Bradford and Clark must be howling with glee and derision. They’ve outlawyered (not to mention out-politicked) opponents of their Bill.
The ‘compromise’ words have no legal effect. They merely “affirm that the Police have a discretion not to prosecute“ – meaning that no new discretion is added, only the existing rules and duties apply.
Worse – to escape prosecution the smack must be “so inconsequential that there is no public interest in proceeding with a prosecution“. Those words can’t have had competent legal consideration from any opposing lawyer.
At the technical level “no public interest” is ludicrous. Of course there will be some public interest in almost every incident. 20% of the population have a passionate interest in forcing the rest to change their child rearing beliefs. That 20% has made it illegal to smack.

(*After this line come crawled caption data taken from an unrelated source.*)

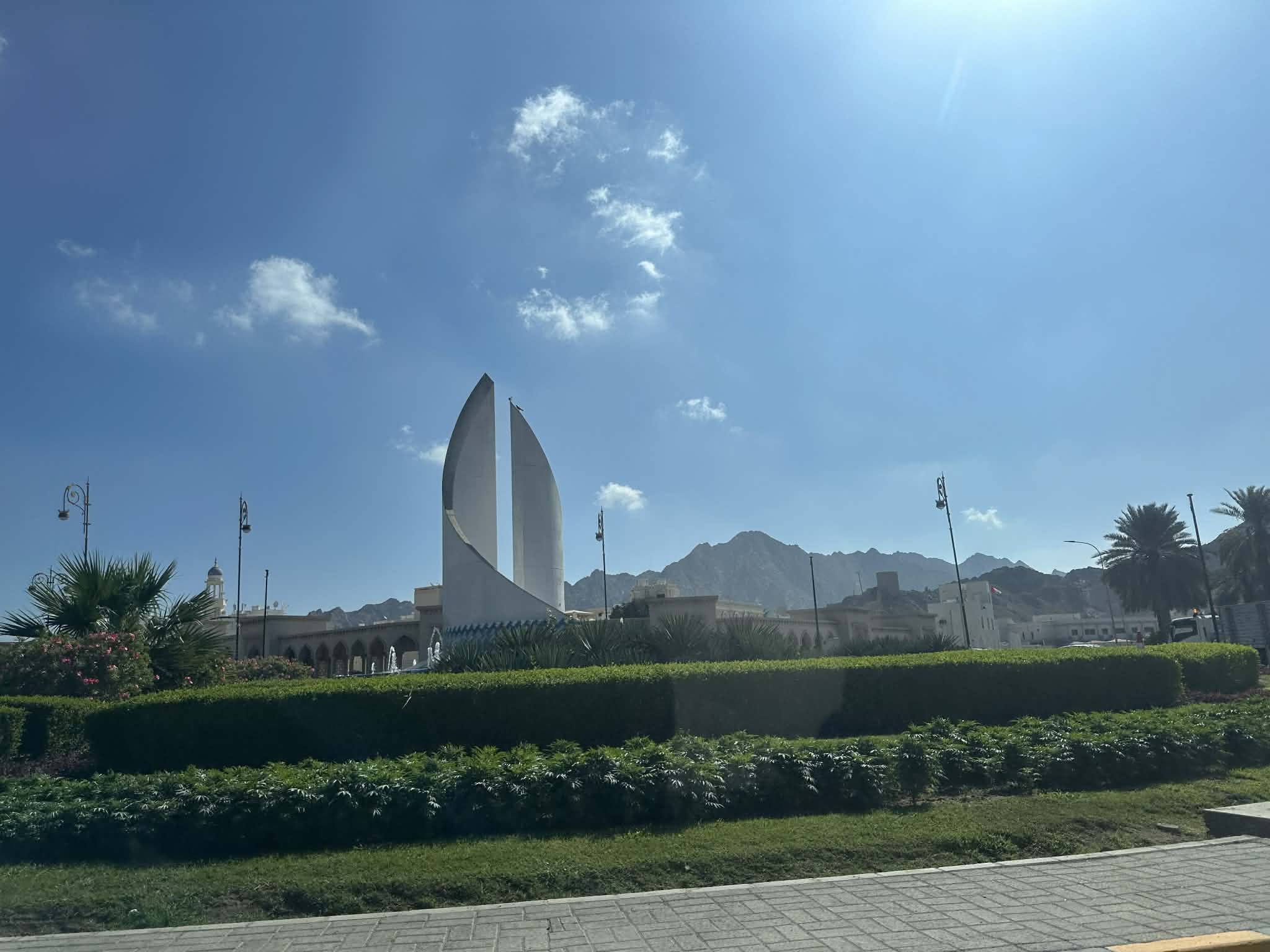 Interesante infraestructura en la ciudad de Mascate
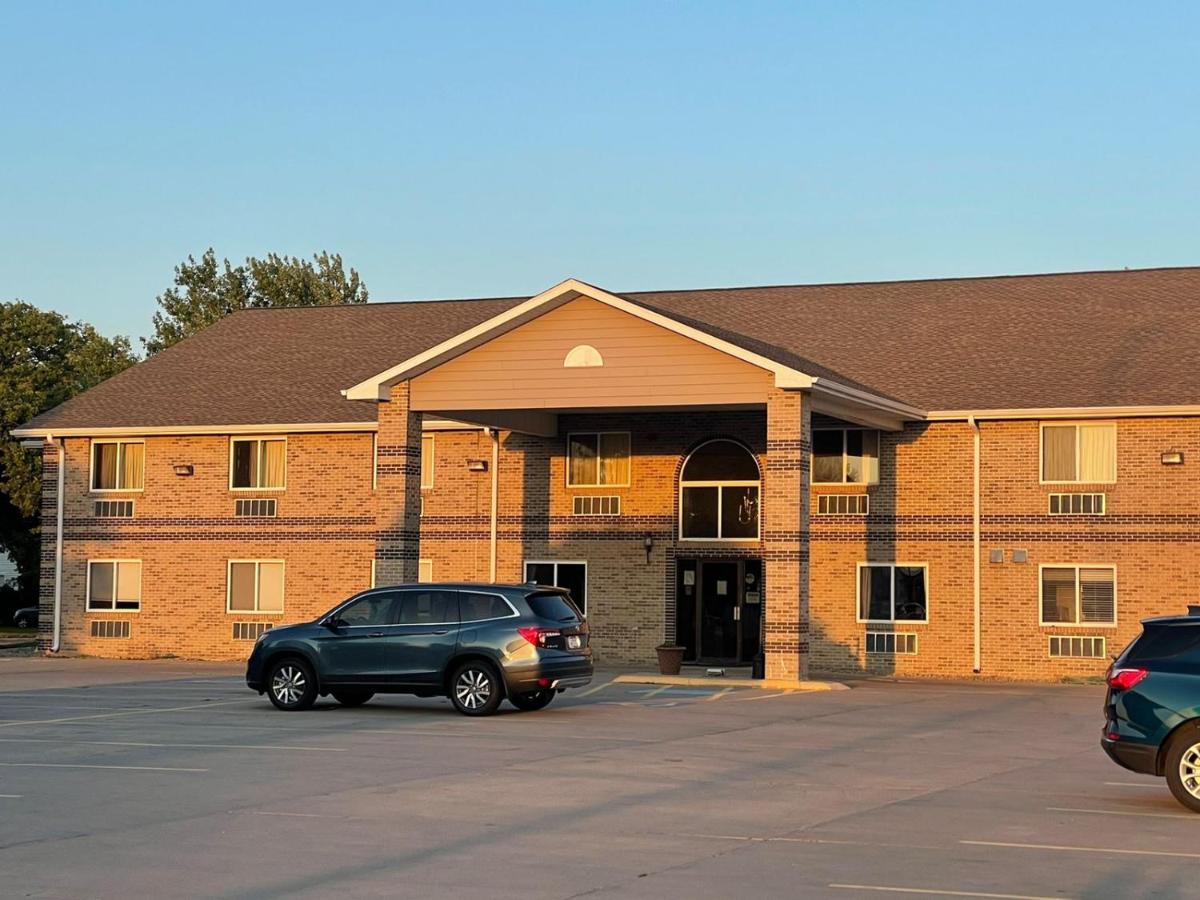 Rodeway Inn Holdrege Exterior photo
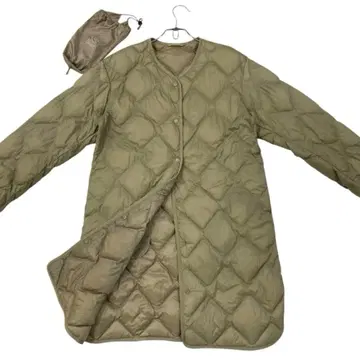 새상품급 UNIQLO 울트라 라이트 다운 릴랙스 코트 여성용 M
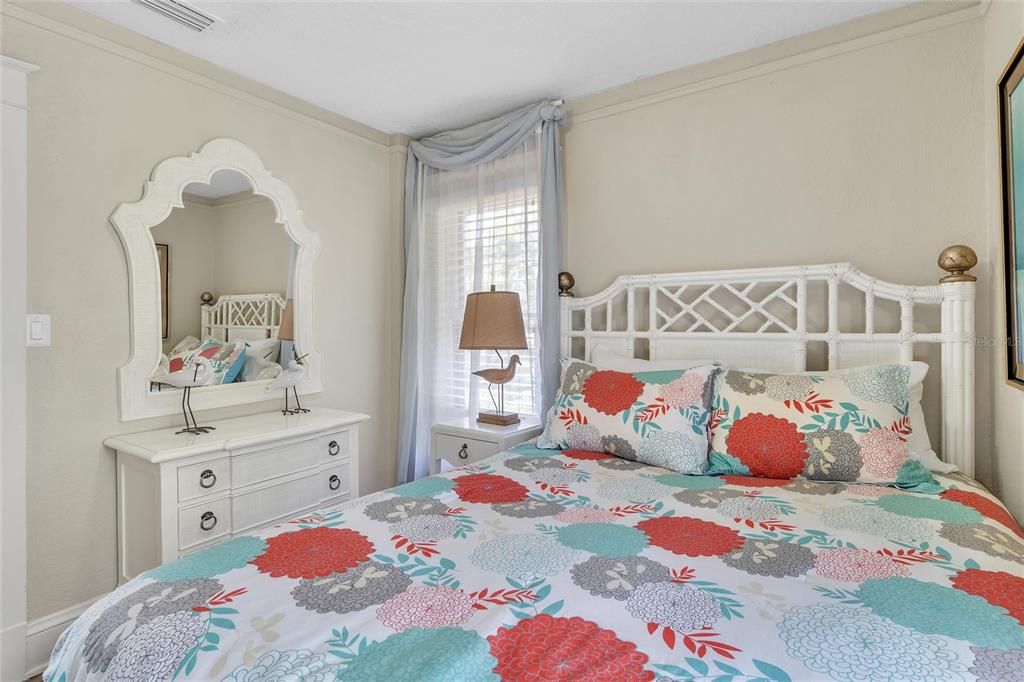 For Sale: $2,200,000 (7 beds, 5 baths, 5624 Square Feet)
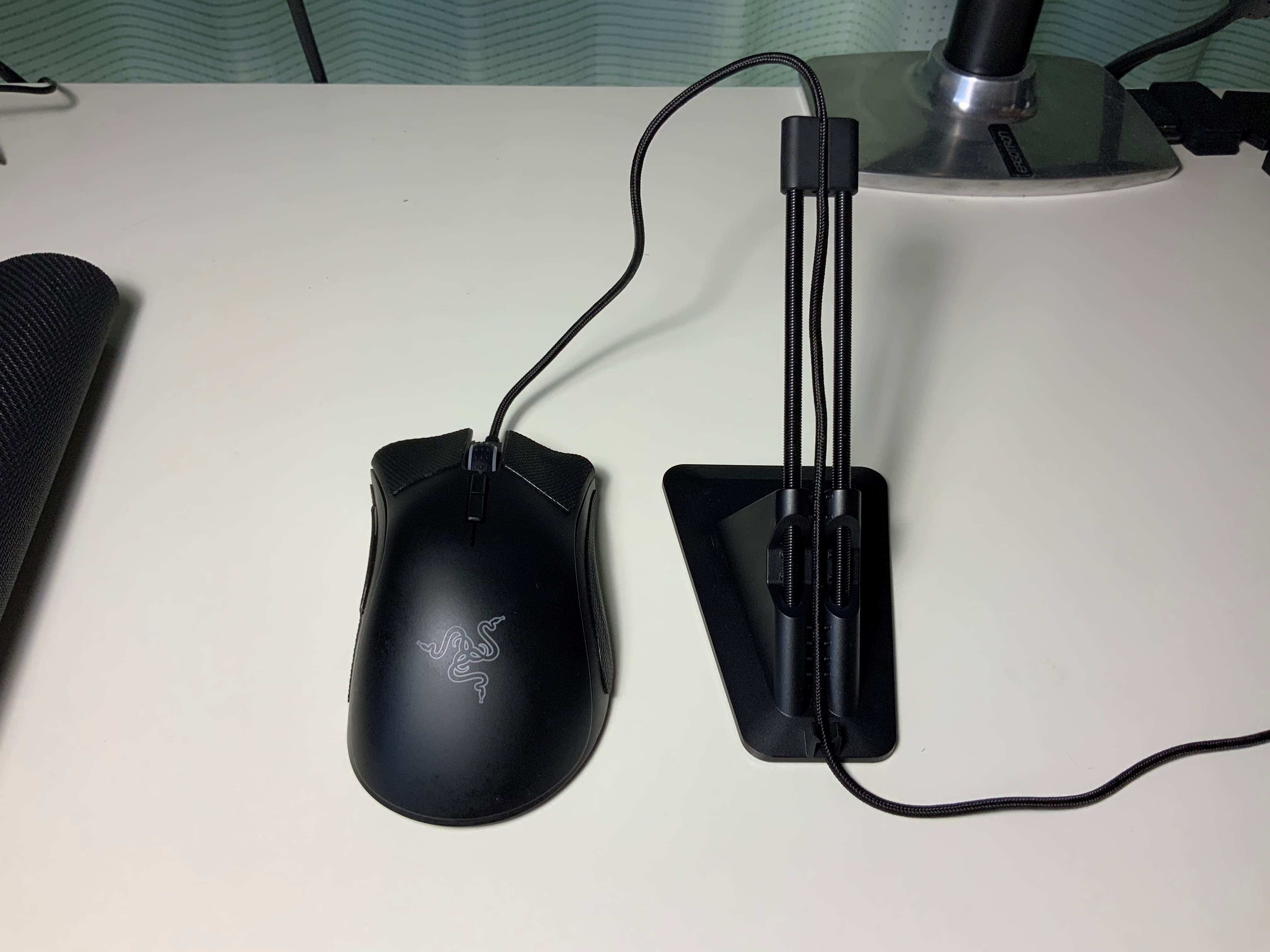 1542円 最高の品質の Razer Mouse Bungee V2 マウスバンジー ケーブル コード ブラック ホルダー マネジメント システム 日本正規代理店保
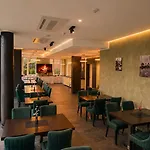 فندق Lillys Muenchen Unterschleißheim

There will of course be immense public interest in test cases, and passionate views that it is in the public interest to bring them. The more “inconsequential” the smack, the more deterrent impact a successful prosecution will have.
To disqualify any prosecution it should have said something like “no reasonable public interest” or “no useful purpose would be served that outweighed the public interest in avoiding prosecutions that bring the law in to contempt”.
And then there is the contempt shown for our constitutional traditions. It is fundamental to our law that it is not for the Police to decide what the law is, or ought to be. It is their job to uphold it.
Now the leaders of Parliament are telling the Police to ensure that the courts do not get to consider where the law’s boundaries lie. Here is Parliament cold-bloodedly passing law it does not want enforced.
Any wonder why our criminals think the law is a joke, and we have among the highest levels of violent crime in the Western world.
For years I was the only MP prepared to debate this issue publicly with Ms Bradford. I went to public meetings all over the land with her. She is good company.
But she has the ruthless Marxist view that the ends justify the means. She lied happily about the legal effect of the Bill, on the basis that it was in a good cause. Now she’s drawn the rest of Parliament into legal deceit.